BEGIN DOCUMENT PASSAGE

I have quiet a few tattoos;

I have a disney sleeve on my right arm.

I have a skull on my ankle.

I have a seahorse on the inside of my ankle. 

I have both of my feet done in book quotes. 

I have my shoulder done with a daisy.

I have Jaxons name on my hand.

I have a portrait of my pet bunny on my calf.

I have my fingers done. 

I have the backs of my thighs done with big bows. 

I have a raspberry on my wrist.

I have the namaste symbol. 

I have Chinese scripture.

I have a breastfeeding tattoo booked in too for my next one! 

I plan on being covered in tattoos and I don’t intend to stop until I’m COVERED! 

 

Question 3 by @opheliasodyssey

How do you keep your relationship fresh after starting a family?

Well, my relationship with Matthew kind of took the back seat for the first few weeks (months) after having Jaxon as we were both so wrapped up in the new life of parents that we did kind of forget to be a couple as well as parents. 

But now enough time has passed that we have been able to find a healthy balance. 

We don’t go out without Jax as I do not intend on leaving Jaxon with anyone. But we do have date nights at home with take outs or we pick a TV show and sit and watch it together in the evening after Jaxon has gone down to bed. 

We just try to keep doing the small things that make a difference; For example, Matthew makes me a cup of coffee every morning and brings it to me in bed if I am lucky enough to be in bed still. I try to get him a few bits when I am out like his favourite sweets so he knows I was thinking about him during the day. Its the small things like that, that helps us stay somewhat like the ‘old us’. 

Question 4 by @amummastimeout

Do you have a favourite tattoo and are you planning any more?

END DOCUMENT PASSAGE

_WORK ORDER_
Copy the part of the tattoo post that opens with the words containing "I have a breastfeeding" and closes with "starting a family?", substituting "scheduled" for "booked". Work from the tattoo post alone.

BEGIN PROVIDED DATA

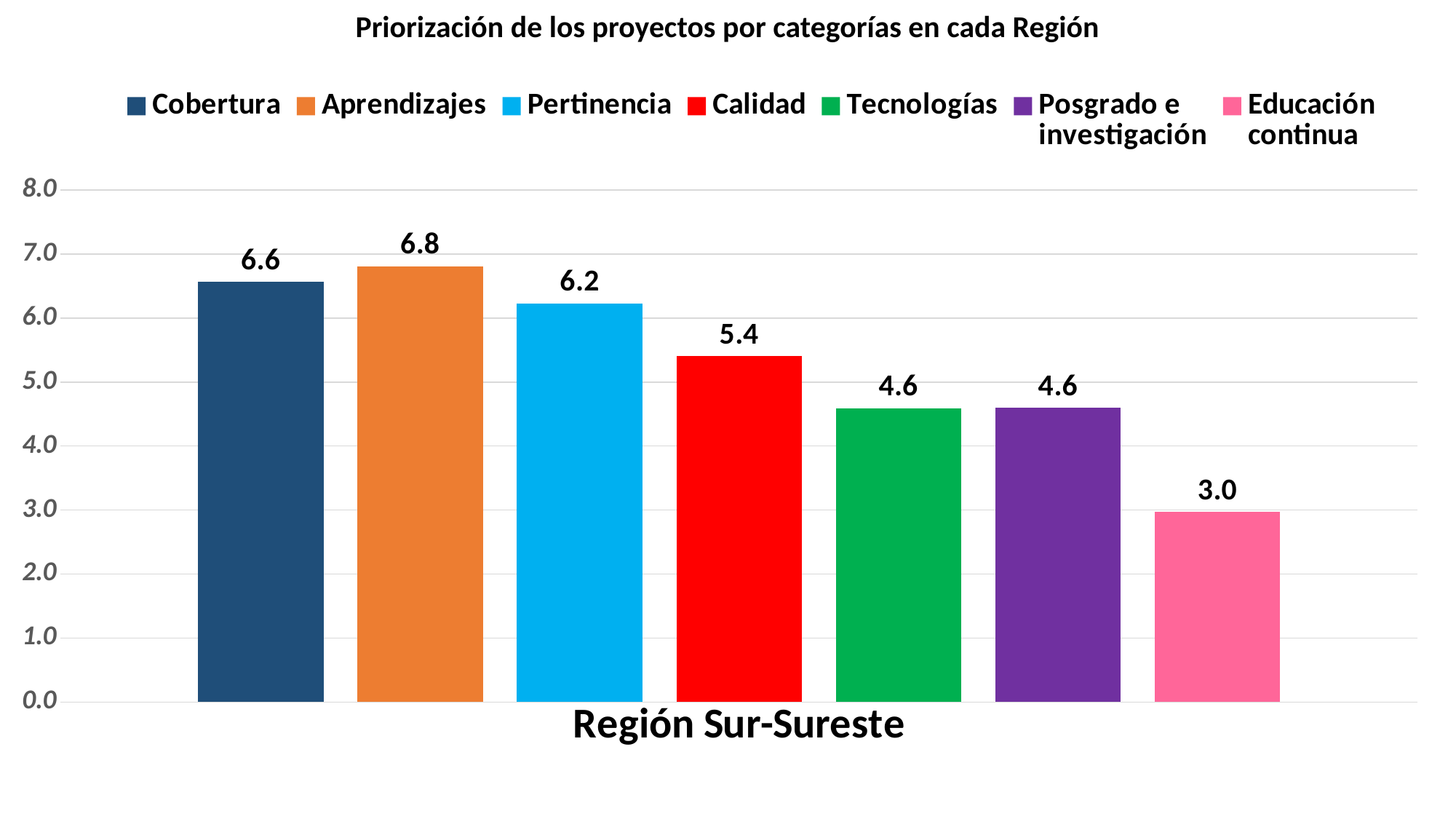
Which series has the highest value? Aprendizajes How many series does the legend list? 7 What is the value for Aprendizajes in Región Sur-Sureste? 6.8 What is the value for Educación continua? 3.0 Is the value for Pertinencia greater or less than 6.0? greater What is the difference between Cobertura and Pertinencia? 0.4 What is the difference between Aprendizajes and Educación continua? 3.8 What is the value for Calidad? 5.4 What is the title of the chart? Priorización de los proyectos por categorías en cada Región What kind of chart is this? bar chart Which series has the lowest value? Educación continua Which is larger, Calidad or Tecnologías? Calidad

END PROVIDED DATA

_EXPECTED OUTPUT_
I have a breastfeeding tattoo scheduled in too for my next one! 

I plan on being covered in tattoos and I don’t intend to stop until I’m COVERED! 

 

Question 3 by @opheliasodyssey

How do you keep your relationship fresh after starting a family?